The action of La gazzetta takes place in a Parisian inn where several guests are staying. Don Pomponio, a local big mouth, extols the virtues of his daughter and has advertised the fact in the local papers as he seeks to marry her off. To cater for local tradition at the Teatro dei Fiorentini the role of Don Pomponio was written in Neapolitan dialect and is sung here by a native of the city Marco Cristarella Orestano. I cannot vouch for the veracity of his Neapolitan patois but he certainly enters into the spirit of his character. Whilst not being the most mellifluous of baritones his quick patter is delivered with good Rossinian taste and skill (CD 1 Trs. 4–6). Don Pomponio is unaware that his daughter, Lisetta, is in love with Filippo, owner of the inn. Judith Gauthier sings this high role with warm tone, pleasing vocal purity and characterisation (CD 1 Tr. 8). In the duets with her father (CD 1 Tr. 14) and her lover (CD 2 Tr. 4) she characterises the role particularly well. Her lover, Filippo, is sung by Giulio Mastrototaro, one of a clutch of more than adequate lower-voiced males who appear in the cast. Whilst not being outstanding they play a vital part in making the opera truly comic.

Of the other pair of lovers the warm-tones of Sicilian soprano of Rossella Bevacqua contrasts nicely with those of Doralice (CD 1 Tr. 12). Alberto, in search of a wife confuses her with the lady advertised in the ‘Gazzetta’ and which confusion is all part of the improbable fun. While not written to feature any of the high-voiced tenors that Barbaja had under contract in Naples, the role has high tessitura as well as a low dramatic requirement. In this performance it is sung by American Michael Spyres. The following year at Bad Wildbad Spyres sang the role of Otello, written for the great Andrea Nozzari famous for his florid singing and powerful lower notes. Spyres has the range, with a strong baritonal patina, however, whilst being ardent he lacks security and easy divisions in the coloratura in the more florid writing (CD 2 Tr. 6). As Madama La Rose, Maria Soulis’s mezzo is rich and flexible (CD 2 Tr.2).

The enjoyment of this typically Rossinian froth depends so much on the cast and the conductor being sympathetic to the idiom. This is the case here with Christopher Franklin on the rostrum drawing a vibrant performance from orchestra, chorus and soloists. In what is obviously an updated staging proceedings are interrupted by warm applause at the end of most set numbers. The tracks are generous allowing for those who want to get rid of the extensive recitative; personally I do not find this troublesome—at least not in this lively performance. There is some stage noise.

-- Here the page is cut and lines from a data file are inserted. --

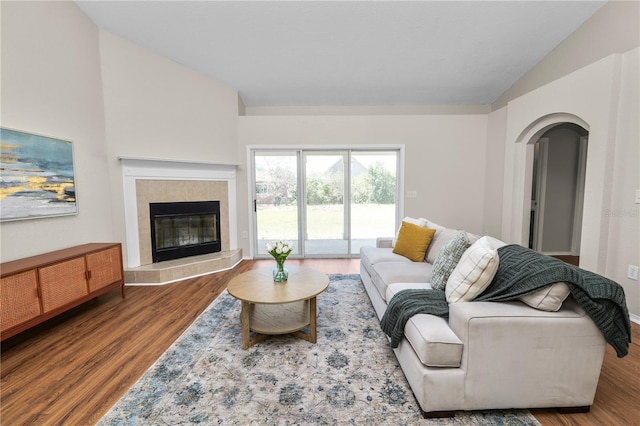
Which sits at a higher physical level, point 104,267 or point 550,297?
point 550,297

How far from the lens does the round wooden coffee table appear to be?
218 cm

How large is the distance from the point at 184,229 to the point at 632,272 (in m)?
5.48

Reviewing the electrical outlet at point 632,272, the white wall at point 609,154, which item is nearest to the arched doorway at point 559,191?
the white wall at point 609,154

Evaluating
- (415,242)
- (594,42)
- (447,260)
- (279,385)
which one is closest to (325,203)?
(415,242)

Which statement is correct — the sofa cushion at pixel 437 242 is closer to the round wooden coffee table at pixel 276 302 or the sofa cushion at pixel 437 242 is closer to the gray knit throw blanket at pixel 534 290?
the gray knit throw blanket at pixel 534 290

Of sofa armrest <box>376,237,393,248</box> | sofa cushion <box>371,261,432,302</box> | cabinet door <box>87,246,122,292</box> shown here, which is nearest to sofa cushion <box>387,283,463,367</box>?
sofa cushion <box>371,261,432,302</box>

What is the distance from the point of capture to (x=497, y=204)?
4680mm

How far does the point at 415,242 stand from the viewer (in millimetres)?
3020

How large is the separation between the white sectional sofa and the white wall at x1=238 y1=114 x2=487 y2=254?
141 inches

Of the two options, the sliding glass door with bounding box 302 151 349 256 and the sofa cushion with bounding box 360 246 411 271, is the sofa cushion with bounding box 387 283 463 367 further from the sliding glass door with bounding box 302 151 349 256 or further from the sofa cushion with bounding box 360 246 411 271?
the sliding glass door with bounding box 302 151 349 256

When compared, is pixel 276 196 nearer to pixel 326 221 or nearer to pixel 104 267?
pixel 326 221

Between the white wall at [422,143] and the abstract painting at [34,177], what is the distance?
2.37 m

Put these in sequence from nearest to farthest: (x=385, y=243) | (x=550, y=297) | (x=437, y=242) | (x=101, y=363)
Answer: (x=550, y=297), (x=101, y=363), (x=437, y=242), (x=385, y=243)

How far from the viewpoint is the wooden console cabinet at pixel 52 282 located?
6.82ft
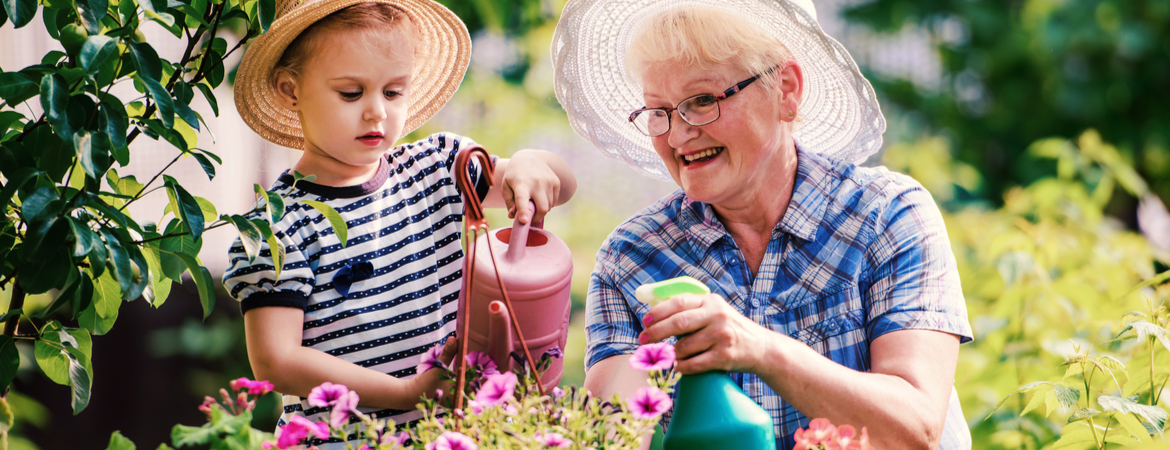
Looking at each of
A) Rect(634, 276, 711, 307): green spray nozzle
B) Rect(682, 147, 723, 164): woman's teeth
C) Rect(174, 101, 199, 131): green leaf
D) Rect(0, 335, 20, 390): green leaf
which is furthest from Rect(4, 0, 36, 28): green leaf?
Rect(682, 147, 723, 164): woman's teeth

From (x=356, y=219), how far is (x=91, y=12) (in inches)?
24.1

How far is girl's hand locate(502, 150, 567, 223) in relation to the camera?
146 cm

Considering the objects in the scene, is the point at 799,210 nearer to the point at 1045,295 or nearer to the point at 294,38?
the point at 294,38

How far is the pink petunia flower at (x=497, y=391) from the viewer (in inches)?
40.5

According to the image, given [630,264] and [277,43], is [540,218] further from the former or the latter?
[277,43]

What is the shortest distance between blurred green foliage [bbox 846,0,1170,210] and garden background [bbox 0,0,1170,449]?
0.05 ft

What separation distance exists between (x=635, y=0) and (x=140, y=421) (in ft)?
11.6

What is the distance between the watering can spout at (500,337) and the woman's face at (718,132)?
0.55 m

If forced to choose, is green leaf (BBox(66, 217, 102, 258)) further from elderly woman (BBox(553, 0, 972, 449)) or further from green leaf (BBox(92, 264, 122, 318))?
elderly woman (BBox(553, 0, 972, 449))

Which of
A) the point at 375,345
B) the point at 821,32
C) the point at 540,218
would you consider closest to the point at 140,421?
the point at 375,345

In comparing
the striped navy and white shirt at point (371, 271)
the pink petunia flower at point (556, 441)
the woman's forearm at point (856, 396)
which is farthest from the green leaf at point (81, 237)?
the woman's forearm at point (856, 396)

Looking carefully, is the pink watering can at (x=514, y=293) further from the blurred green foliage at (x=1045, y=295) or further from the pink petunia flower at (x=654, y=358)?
the blurred green foliage at (x=1045, y=295)

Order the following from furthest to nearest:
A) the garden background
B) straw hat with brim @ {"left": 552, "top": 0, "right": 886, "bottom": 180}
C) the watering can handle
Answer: the garden background, straw hat with brim @ {"left": 552, "top": 0, "right": 886, "bottom": 180}, the watering can handle

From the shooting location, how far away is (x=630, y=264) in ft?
5.96
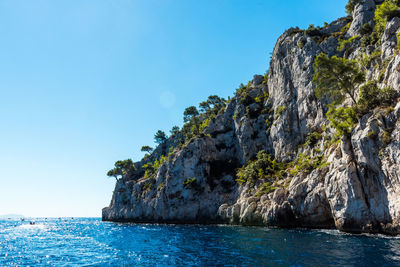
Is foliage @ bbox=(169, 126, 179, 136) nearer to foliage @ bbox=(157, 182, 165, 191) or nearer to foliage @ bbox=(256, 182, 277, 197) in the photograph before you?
foliage @ bbox=(157, 182, 165, 191)

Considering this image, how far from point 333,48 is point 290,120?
21295 mm

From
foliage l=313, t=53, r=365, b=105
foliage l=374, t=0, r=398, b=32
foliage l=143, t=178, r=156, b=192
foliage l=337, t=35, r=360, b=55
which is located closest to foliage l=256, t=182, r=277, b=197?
foliage l=313, t=53, r=365, b=105

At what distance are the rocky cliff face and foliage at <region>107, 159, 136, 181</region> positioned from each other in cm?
623

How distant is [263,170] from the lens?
60875 millimetres

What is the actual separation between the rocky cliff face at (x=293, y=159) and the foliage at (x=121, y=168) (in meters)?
6.23

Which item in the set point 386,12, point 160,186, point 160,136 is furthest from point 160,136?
point 386,12

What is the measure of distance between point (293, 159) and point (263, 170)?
780 centimetres

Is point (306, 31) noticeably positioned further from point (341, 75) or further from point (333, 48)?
point (341, 75)

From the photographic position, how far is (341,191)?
31422 mm

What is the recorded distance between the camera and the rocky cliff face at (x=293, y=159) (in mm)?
28422

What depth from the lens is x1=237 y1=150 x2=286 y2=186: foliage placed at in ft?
191

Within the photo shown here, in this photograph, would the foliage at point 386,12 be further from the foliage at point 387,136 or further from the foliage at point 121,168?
the foliage at point 121,168

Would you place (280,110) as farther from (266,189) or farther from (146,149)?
(146,149)

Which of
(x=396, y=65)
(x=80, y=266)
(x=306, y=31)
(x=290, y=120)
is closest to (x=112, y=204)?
(x=290, y=120)
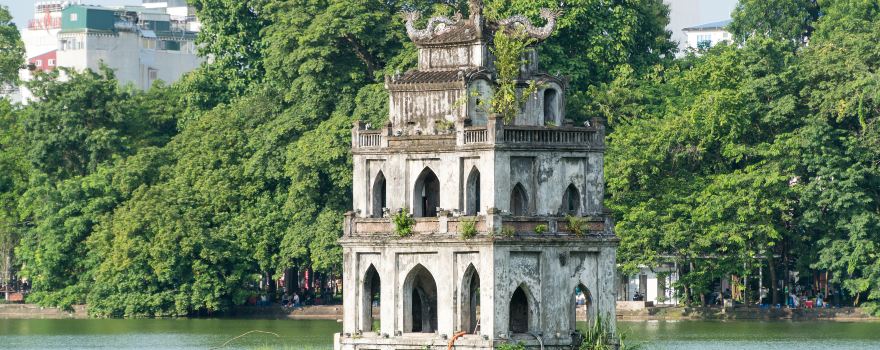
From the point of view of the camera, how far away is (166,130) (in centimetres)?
10888

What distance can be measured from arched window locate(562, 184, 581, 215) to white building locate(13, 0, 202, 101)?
8678 centimetres

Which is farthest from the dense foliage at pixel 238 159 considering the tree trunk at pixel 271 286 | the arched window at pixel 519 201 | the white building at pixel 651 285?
the arched window at pixel 519 201

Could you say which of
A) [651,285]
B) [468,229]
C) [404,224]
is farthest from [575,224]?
[651,285]

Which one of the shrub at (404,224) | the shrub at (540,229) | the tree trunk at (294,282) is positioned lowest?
the tree trunk at (294,282)

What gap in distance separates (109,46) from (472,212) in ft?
317

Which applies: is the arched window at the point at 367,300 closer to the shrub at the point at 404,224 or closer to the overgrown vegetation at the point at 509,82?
the shrub at the point at 404,224

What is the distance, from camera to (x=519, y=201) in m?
56.1

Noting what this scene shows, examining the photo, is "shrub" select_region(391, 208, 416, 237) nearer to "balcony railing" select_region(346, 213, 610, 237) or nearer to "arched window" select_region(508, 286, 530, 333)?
"balcony railing" select_region(346, 213, 610, 237)

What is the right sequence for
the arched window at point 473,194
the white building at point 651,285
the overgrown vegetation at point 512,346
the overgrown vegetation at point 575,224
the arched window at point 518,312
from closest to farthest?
the overgrown vegetation at point 512,346, the overgrown vegetation at point 575,224, the arched window at point 473,194, the arched window at point 518,312, the white building at point 651,285

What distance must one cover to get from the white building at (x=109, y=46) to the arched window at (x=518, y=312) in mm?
86088

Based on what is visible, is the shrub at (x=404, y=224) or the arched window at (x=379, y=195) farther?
the arched window at (x=379, y=195)

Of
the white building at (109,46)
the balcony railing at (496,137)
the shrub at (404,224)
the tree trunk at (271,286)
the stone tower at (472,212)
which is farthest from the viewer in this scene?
the white building at (109,46)

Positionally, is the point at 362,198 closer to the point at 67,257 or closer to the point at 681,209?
the point at 681,209

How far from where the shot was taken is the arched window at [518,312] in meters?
56.7
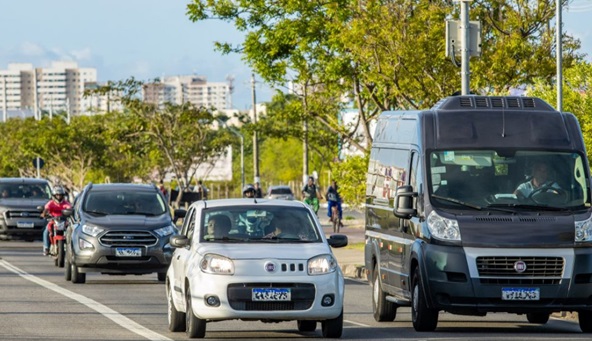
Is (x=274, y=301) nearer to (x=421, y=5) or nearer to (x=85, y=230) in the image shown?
(x=85, y=230)

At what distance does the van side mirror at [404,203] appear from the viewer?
17.2 m

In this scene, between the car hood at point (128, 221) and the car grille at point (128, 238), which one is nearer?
the car grille at point (128, 238)

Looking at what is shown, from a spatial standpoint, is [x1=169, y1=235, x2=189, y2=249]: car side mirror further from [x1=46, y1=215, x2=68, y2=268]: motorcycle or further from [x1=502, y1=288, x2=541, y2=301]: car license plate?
[x1=46, y1=215, x2=68, y2=268]: motorcycle

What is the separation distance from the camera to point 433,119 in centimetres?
1773

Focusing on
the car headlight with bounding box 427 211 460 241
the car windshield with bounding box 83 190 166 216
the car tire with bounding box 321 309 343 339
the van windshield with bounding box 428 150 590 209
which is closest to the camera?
the car tire with bounding box 321 309 343 339

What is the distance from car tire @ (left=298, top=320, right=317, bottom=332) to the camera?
1684 cm

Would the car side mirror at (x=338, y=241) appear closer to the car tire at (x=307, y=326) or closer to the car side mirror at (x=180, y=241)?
the car tire at (x=307, y=326)

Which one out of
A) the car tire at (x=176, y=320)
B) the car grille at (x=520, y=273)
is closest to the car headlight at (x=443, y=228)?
the car grille at (x=520, y=273)

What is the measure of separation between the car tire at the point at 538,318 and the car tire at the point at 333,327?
12.4 feet

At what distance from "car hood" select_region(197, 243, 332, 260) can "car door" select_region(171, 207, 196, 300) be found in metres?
0.44

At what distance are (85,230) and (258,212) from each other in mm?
10494

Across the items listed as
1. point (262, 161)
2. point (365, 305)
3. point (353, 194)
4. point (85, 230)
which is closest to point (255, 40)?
point (353, 194)

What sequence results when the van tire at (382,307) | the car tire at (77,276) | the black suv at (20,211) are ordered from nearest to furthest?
the van tire at (382,307), the car tire at (77,276), the black suv at (20,211)

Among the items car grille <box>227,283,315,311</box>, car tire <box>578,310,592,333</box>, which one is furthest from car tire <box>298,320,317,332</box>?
car tire <box>578,310,592,333</box>
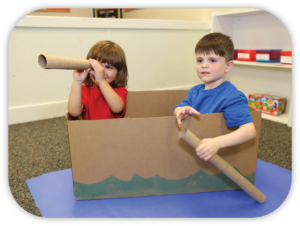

The booklet has a good track-related synopsis as well as an informative essay on the background to the opera, both in English and German. There are artist profiles in English. The background essay addresses the problem of the composition of the Act 1 quintet (CD 1 Tr. 10) and whether Rossini himself composed it. Listen and see if you recognise the music. Rossini enthusiasts will want to pursue the research and solution carried out by Gossett and Scipioni and which is discussed at length in the former’s Divas and Scholars (Chicago, 2006).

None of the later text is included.